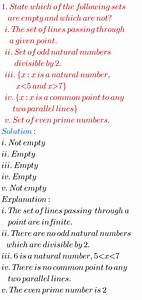 Tenth Maths Guide For Sets Ssc Mathematics Solutions For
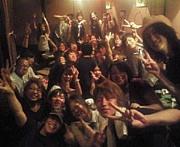 SEIKEI ROCK'08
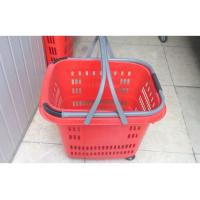 Quality Commercial Plastic Rolling Shopping Basket With Wheels / Shopping Trolley Cart for sale
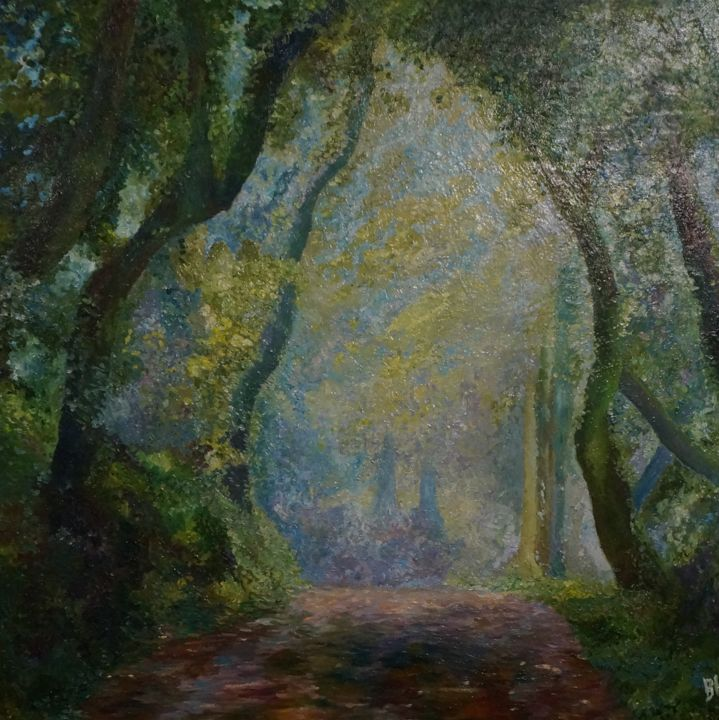 """Painting titled """"In the wood"""" by Mr. Nekalo, Original Art, Oil"""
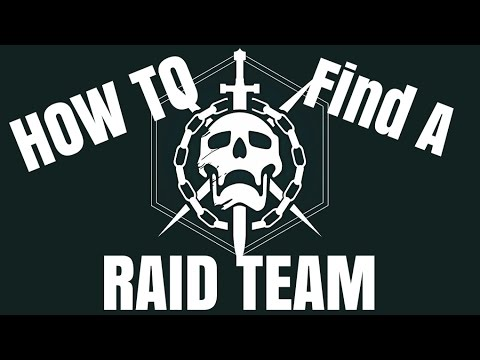 how to find treasure in kings raid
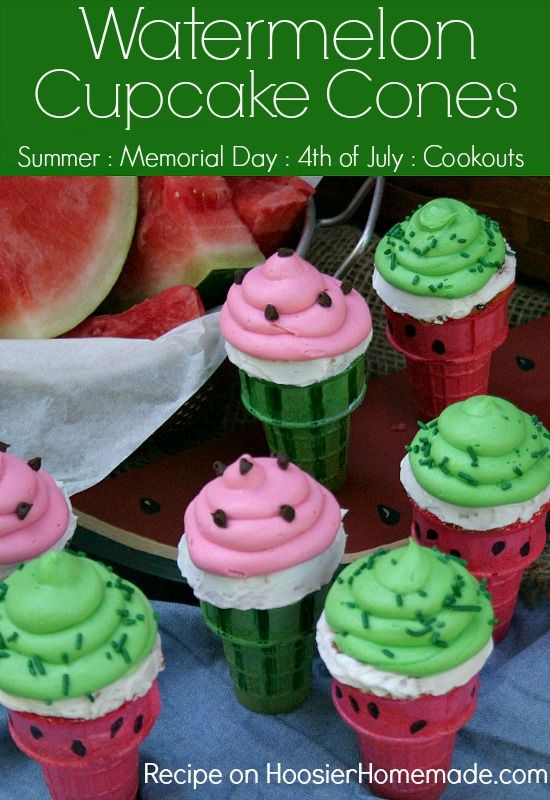 Watermelon Cupcake Cones | Watermelon flavored Cupcakes baked right in the Ice Cream Cones, makes a fun treat for Summer time! Recipe on Hoo...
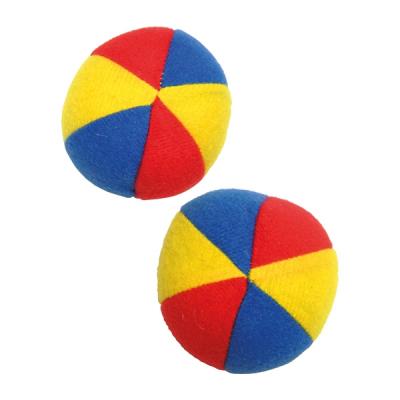 Softee Balls - Set van 2 / Paire de 2 balles soft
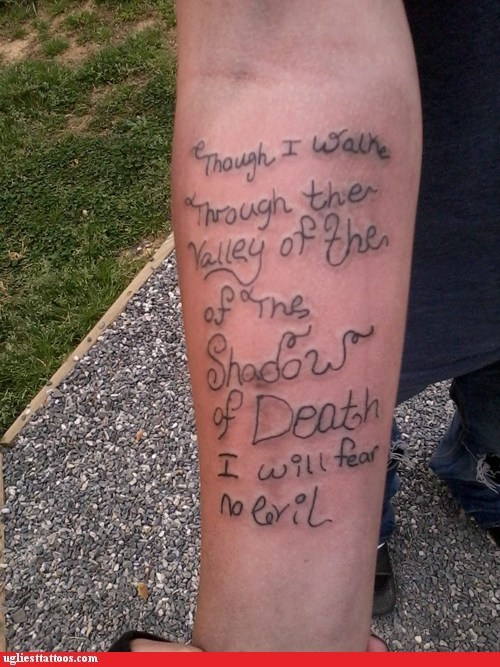 arm tattoos text tattoos bible verses - 7334844160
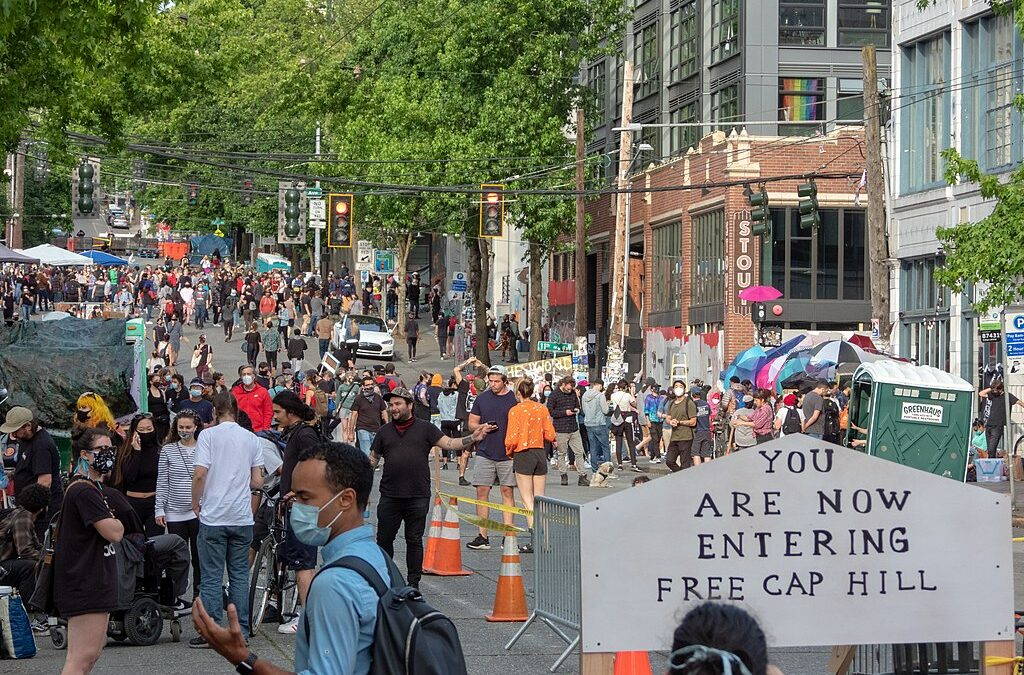 Seattle's Autonomous Zone Is Not What You've Been Told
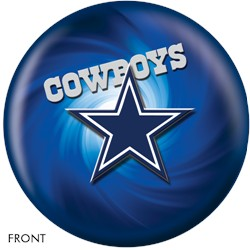 KR Strikeforce Dallas Cowboys NFL Ball Main Image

- - - - - - -

## ACTIVITY
Taking the entries above, copy word for word the lines from the one with "SEIKEI ROCK'08" up to and including the one with "how to find treasure in kings raid", without any picture.

## EXERCISE OUTPUT
 SEIKEI ROCK'08
 Quality Commercial Plastic Rolling Shopping Basket With Wheels / Shopping Trolley Cart for sale
 """Painting titled """"In the wood"""" by Mr. Nekalo, Original Art, Oil"""
 how to find treasure in kings raid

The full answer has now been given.